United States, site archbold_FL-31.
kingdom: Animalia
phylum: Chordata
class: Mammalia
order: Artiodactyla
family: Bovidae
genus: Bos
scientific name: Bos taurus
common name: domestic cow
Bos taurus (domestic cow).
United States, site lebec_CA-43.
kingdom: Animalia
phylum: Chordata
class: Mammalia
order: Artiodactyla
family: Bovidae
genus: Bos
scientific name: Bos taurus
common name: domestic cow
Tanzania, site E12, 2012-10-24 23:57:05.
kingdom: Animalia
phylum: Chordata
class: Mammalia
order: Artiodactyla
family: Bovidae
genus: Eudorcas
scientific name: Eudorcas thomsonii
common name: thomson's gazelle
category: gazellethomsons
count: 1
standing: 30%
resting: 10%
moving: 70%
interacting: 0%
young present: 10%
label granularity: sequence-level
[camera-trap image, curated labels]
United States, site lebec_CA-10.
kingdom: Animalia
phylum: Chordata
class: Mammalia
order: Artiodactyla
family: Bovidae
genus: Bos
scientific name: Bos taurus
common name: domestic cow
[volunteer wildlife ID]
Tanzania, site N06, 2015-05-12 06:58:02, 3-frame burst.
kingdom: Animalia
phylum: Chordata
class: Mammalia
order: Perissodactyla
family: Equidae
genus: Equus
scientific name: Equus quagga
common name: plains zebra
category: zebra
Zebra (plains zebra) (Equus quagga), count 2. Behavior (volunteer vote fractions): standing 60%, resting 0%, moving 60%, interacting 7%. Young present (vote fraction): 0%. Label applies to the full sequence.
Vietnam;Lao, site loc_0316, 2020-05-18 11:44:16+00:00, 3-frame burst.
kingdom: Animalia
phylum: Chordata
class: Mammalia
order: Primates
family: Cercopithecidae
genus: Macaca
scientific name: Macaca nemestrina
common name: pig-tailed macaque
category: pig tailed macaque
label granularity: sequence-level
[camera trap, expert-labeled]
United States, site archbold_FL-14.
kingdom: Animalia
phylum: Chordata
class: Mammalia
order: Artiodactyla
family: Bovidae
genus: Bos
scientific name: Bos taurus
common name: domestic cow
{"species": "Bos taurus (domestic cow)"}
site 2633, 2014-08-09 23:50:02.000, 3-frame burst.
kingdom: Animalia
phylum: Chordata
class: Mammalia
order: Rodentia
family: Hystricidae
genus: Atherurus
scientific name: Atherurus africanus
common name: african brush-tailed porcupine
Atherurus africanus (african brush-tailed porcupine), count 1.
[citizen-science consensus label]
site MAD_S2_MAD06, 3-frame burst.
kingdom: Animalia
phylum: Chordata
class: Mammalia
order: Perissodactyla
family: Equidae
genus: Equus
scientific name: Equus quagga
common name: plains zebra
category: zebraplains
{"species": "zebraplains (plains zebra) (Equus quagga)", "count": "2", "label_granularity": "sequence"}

━━━━━━━━━━━━━━━━━━━━━━━━━━━━━━

» **What needs to be done**
The records above must be written out again exactly.

» **Expected answer**
United States, site archbold_FL-31.
kingdom: Animalia
phylum: Chordata
class: Mammalia
order: Artiodactyla
family: Bovidae
genus: Bos
scientific name: Bos taurus
common name: domestic cow
Bos taurus (domestic cow).
United States, site lebec_CA-43.
kingdom: Animalia
phylum: Chordata
class: Mammalia
order: Artiodactyla
family: Bovidae
genus: Bos
scientific name: Bos taurus
common name: domestic cow
Tanzania, site E12, 2012-10-24 23:57:05.
kingdom: Animalia
phylum: Chordata
class: Mammalia
order: Artiodactyla
family: Bovidae
genus: Eudorcas
scientific name: Eudorcas thomsonii
common name: thomson's gazelle
category: gazellethomsons
count: 1
standing: 30%
resting: 10%
moving: 70%
interacting: 0%
young present: 10%
label granularity: sequence-level
[camera-trap image, curated labels]
United States, site lebec_CA-10.
kingdom: Animalia
phylum: Chordata
class: Mammalia
order: Artiodactyla
family: Bovidae
genus: Bos
scientific name: Bos taurus
common name: domestic cow
[volunteer wildlife ID]
Tanzania, site N06, 2015-05-12 06:58:02, 3-frame burst.
kingdom: Animalia
phylum: Chordata
class: Mammalia
order: Perissodactyla
family: Equidae
genus: Equus
scientific name: Equus quagga
common name: plains zebra
category: zebra
Zebra (plains zebra) (Equus quagga), count 2. Behavior (volunteer vote fractions): standing 60%, resting 0%, moving 60%, interacting 7%. Young present (vote fraction): 0%. Label applies to the full sequence.
Vietnam;Lao, site loc_0316, 2020-05-18 11:44:16+00:00, 3-frame burst.
kingdom: Animalia
phylum: Chordata
class: Mammalia
order: Primates
family: Cercopithecidae
genus: Macaca
scientific name: Macaca nemestrina
common name: pig-tailed macaque
category: pig tailed macaque
label granularity: sequence-level
[camera trap, expert-labeled]
United States, site archbold_FL-14.
kingdom: Animalia
phylum: Chordata
class: Mammalia
order: Artiodactyla
family: Bovidae
genus: Bos
scientific name: Bos taurus
common name: domestic cow
{"species": "Bos taurus (domestic cow)"}
site 2633, 2014-08-09 23:50:02.000, 3-frame burst.
kingdom: Animalia
phylum: Chordata
class: Mammalia
order: Rodentia
family: Hystricidae
genus: Atherurus
scientific name: Atherurus africanus
common name: african brush-tailed porcupine
Atherurus africanus (african brush-tailed porcupine), count 1.
[citizen-science consensus label]
site MAD_S2_MAD06, 3-frame burst.
kingdom: Animalia
phylum: Chordata
class: Mammalia
order: Perissodactyla
family: Equidae
genus: Equus
scientific name: Equus quagga
common name: plains zebra
category: zebraplains
{"species": "zebraplains (plains zebra) (Equus quagga)", "count": "2", "label_granularity": "sequence"}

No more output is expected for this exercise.